-------- 提示テキスト --------

[コメント] 奈緒子(2007/日)
まず画面に力が無い。多分、主演の二人には本職の選手並に走り込んでもらわないと絵にならないんだろう。加えて、原作のプロットが生むドラマを理解していない脚本、テンポの悪い演出と、三拍子揃って退屈の極み!
観ていて鬱になるくらいテンポが悪く、上野樹里と三浦春馬という強力なはずのキャスティングも不発。
敢えてドラマチックな作りにしなかったのが意図的であるにしても、それで空気感が伝わるわけでもなく、ただちんたらと退屈で単調でまるで爽快感のないスポーツ映画。
9年間に及ぶ連載マンガである原作なので、映画化に当たって大胆に省略してまとめたのは当然だけど、この脚本は完全にポイントを外していると思う。ただ、いくつかのエピソードを借りて来て組み合わせただけで、そもそも主要な登場人物のキャラクター設定がまるで違うので、これでよく原作者が納得したものだと思う。

-------- データ行 --------

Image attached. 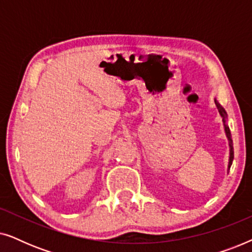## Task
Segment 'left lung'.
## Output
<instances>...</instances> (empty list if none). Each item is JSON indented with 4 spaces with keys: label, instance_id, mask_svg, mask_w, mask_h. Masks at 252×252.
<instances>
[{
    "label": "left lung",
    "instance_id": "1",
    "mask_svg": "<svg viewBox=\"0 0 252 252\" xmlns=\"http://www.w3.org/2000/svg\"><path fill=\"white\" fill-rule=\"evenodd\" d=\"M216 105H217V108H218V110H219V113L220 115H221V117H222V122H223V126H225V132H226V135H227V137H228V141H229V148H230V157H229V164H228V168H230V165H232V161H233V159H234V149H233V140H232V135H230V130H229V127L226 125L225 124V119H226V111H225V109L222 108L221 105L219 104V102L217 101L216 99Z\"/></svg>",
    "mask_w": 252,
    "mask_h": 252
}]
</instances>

--------

• _取り組む課題_
**1.** 映画『奈緒子』の評で「三拍子揃って」とまとめられている欠点を、すべて挙げなさい。
**2.** 映画『奈緒子』の評のうち、「まず画面に力が無い。多分、主」で始まり「で爽快感のないスポーツ映画。」まで続く部分を、「キャスティング」を「配役」に置き換えて書き直しなさい。
**3.** 映画『奈緒子』の評によると、原作のマンガは何年間連載されたか。

• _課題別の解答_
**1.**
・画面に力が無いこと
・原作のプロットが生むドラマを理解していない脚本
・テンポの悪い演出

**2.**
まず画面に力が無い。多分、主演の二人には本職の選手並に走り込んでもらわないと絵にならないんだろう。加えて、原作のプロットが生むドラマを理解していない脚本、テンポの悪い演出と、三拍子揃って退屈の極み!
観ていて鬱になるくらいテンポが悪く、上野樹里と三浦春馬という強力なはずの配役も不発。
敢えてドラマチックな作りにしなかったのが意図的であるにしても、それで空気感が伝わるわけでもなく、ただちんたらと退屈で単調でまるで爽快感のないスポーツ映画。

**3.** 9年間。